Tuesday, March 18, 2008

God Damn America




Thousands flee Mother Nature's wrath
Human suffering on a roughly Biblical scale
by the Rockall disaster management bureau and Chris Wildman

Thousands of demoralised and wretched people are today streaming from centres of civilisation worldwide amid fears that Planet Earth has another Biblical-scale disaster up its sleeve with which to further castigate humanity.

One family's tale is typical: their belongings packed into the back of a Renault Megane, the Hardings have decided to quit their Basingstoke home in favour of a small holiday cottage in Cornwall. Speaking at a service station on the westbound M3, Frank Harding explained: "I can't take any more, to be honest. First New Orleans, then Central America, then Pakistan. There's a limit to how much on-the-spot disaster coverage the average human can bear."

Harding's wife Tania, an attractive 43-year-old brunette, sobbed: "We got to get away from here before a typhoon hits Malaysia and thirty thousand schoolchildren are buried in a catastrophic mudslide...." At this point she broke down completely as a news crew arrived with a satellite uplink to catch her suffering for a live TV audience of millions.

"Human suffering on an unimaginable scale..." began the news correspondent as the Hardings attempted to make good their escape.

On distant Rockall, meanwhile, the Fighting Dog and Pikey was packed to the gunwales last night with locals attempting to grab five minutes' respite from the relentless media onslaught of tragedy and despair.

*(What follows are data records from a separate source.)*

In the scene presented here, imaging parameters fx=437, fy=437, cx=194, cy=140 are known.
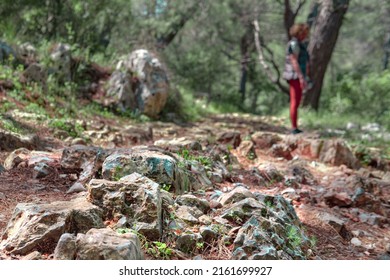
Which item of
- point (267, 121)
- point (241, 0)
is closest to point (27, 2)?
point (267, 121)

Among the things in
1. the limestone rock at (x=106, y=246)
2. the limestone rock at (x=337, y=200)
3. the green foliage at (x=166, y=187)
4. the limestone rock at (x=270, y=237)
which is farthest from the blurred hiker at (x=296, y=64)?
the limestone rock at (x=106, y=246)

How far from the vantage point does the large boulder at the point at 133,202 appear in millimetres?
2463

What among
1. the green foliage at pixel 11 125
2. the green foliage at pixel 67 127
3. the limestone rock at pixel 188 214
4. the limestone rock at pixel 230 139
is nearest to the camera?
the limestone rock at pixel 188 214

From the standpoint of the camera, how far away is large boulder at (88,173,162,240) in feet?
8.08

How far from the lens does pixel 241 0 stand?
15016 millimetres

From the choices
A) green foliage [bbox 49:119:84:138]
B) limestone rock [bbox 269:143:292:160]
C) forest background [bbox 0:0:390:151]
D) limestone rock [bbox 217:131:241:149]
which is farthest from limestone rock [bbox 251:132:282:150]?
green foliage [bbox 49:119:84:138]

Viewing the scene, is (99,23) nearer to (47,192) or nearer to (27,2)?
(27,2)

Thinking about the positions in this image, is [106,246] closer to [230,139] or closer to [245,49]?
[230,139]

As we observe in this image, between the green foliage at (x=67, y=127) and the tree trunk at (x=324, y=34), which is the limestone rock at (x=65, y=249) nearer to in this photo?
the green foliage at (x=67, y=127)

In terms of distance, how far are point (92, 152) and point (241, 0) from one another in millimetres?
12647

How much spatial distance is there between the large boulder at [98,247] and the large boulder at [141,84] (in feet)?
19.2

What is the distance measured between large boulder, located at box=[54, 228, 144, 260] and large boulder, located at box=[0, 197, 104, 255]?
183 millimetres

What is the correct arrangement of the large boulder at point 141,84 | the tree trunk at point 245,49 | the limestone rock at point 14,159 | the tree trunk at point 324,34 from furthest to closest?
1. the tree trunk at point 245,49
2. the tree trunk at point 324,34
3. the large boulder at point 141,84
4. the limestone rock at point 14,159

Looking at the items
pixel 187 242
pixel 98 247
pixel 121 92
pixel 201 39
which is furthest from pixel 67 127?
pixel 201 39
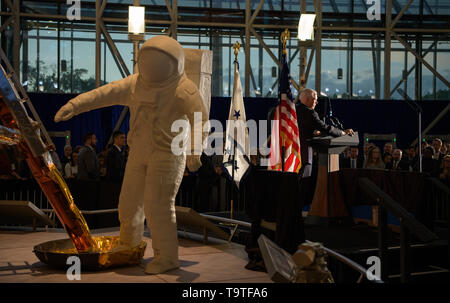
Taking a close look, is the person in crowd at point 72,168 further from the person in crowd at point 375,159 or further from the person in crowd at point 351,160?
the person in crowd at point 375,159

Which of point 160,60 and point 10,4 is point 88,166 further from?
point 10,4

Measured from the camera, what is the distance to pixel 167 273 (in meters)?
4.86

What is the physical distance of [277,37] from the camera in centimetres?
1681

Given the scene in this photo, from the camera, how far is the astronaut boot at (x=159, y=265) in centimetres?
480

"Don't mention the word 'Guatemala' for God's sake," whispered landlord Vince as he poured us a couple of pints of Olde Wifebeater. "Some bloke got his head kicked in in the bogs yesterday just because his name was Stan. People are at breaking point."

When quizzed as to a suitable subject of conversation, Vince offered: "The local paper ran a nice piece last Tuesday about a cat stuck up a tree. The fire brigade rescued it and delivered the poor thing safe and sound to its octogenarian war hero owner. It fair brings a tear to your eye, it really does."

In related news, the US was stung last week by accusations that their initial pledge of $100k to earthquake-ravaged Pakistan was somewhat less than generous given that country's $1m pledge to Katrina disaster relief, Chris Wildman reports. Accordingly, the US administration has rethought its offer and has upped its charitable donation to $10bn.

Vice-President Lon Cheney explained how the new figure had been reached: "It's really quite simple. We worked on the principle that since Pakistan is our next target in the War On Terror™ we will be saving about $20bn by not having to flatten the sh*it out of the place in an impressive Shock'n'Awe® depleted uranium display. Let's face it — there's fuc*k all left to bomb."